As time went on, I began to feel lost... Like I was missing... Yes  that's it, I was missing. I had given so much value to one thing, I lost the rest of me. I started to not like the parts that were adjoined to me and that took me searching for something I could like, something I could be proud of.  Be clear, not what others were proud of. By many standards I had arrived; the covers of magazines, Emmy award, designer clothes the Oprah Show, it couldn't get any better.

But I felt lost and I started to not like myself. I didn't like the me when the camera lights were turned off and the St. John was in the closet. I remember after fucking one day I felt this emptiness. It was all in my spirit.

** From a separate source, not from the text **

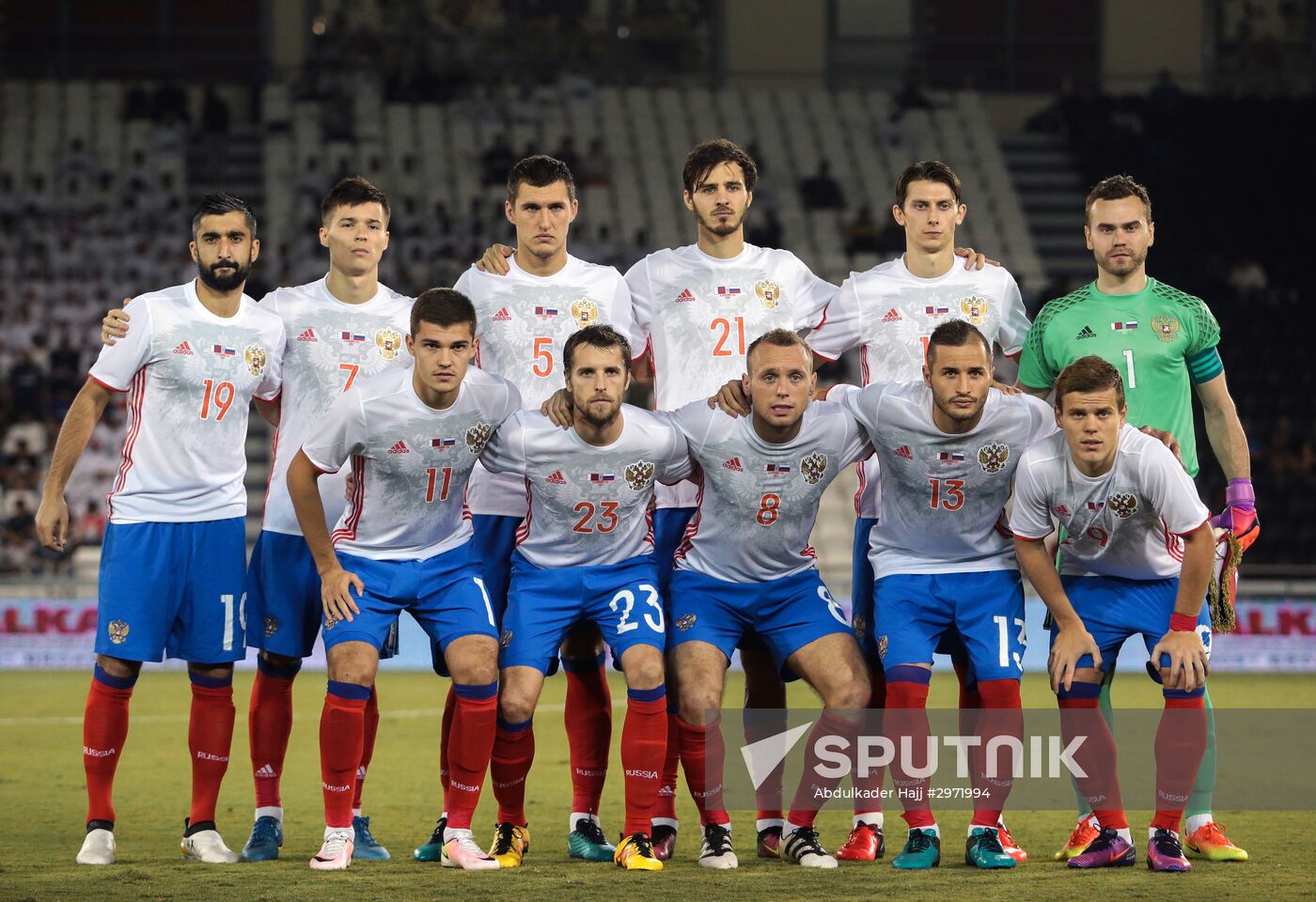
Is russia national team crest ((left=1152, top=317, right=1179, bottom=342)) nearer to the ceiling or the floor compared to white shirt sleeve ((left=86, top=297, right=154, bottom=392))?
nearer to the ceiling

As me and that accomplished young thang were riding down on the elevator it hit me. I needed to find me. He sensed something and asked, "Is everything ok." "No," I said. He reached over and grabbed me and asked, "Is there anything I can do?" I looked up into that rich dark brown chocolate face of his and said, "No, but there's something I can do."

That day well over 10 years ago, was the beginning of my journey of self-actualization. It took years and a lot of hard work to get to this place where I'm at now. It even meant a lot of lonely nights. I understood that it wasn't enough to know better... I had to apply it to my life. At the center of the madness was the little girl who had been violated. The little girl who had been taught that sex was love by example. I had to cry for her, the little lost girl and the lost of her innocence in order to move beyond the woman that she had become to the women I was intended to be.

Today I understand my worth. I understand that my vagina is only a part of the whole and to place value above one is to diminish the other. I will never go back to that place, not for ANYONE! My wholeness is the cornerstone of my life.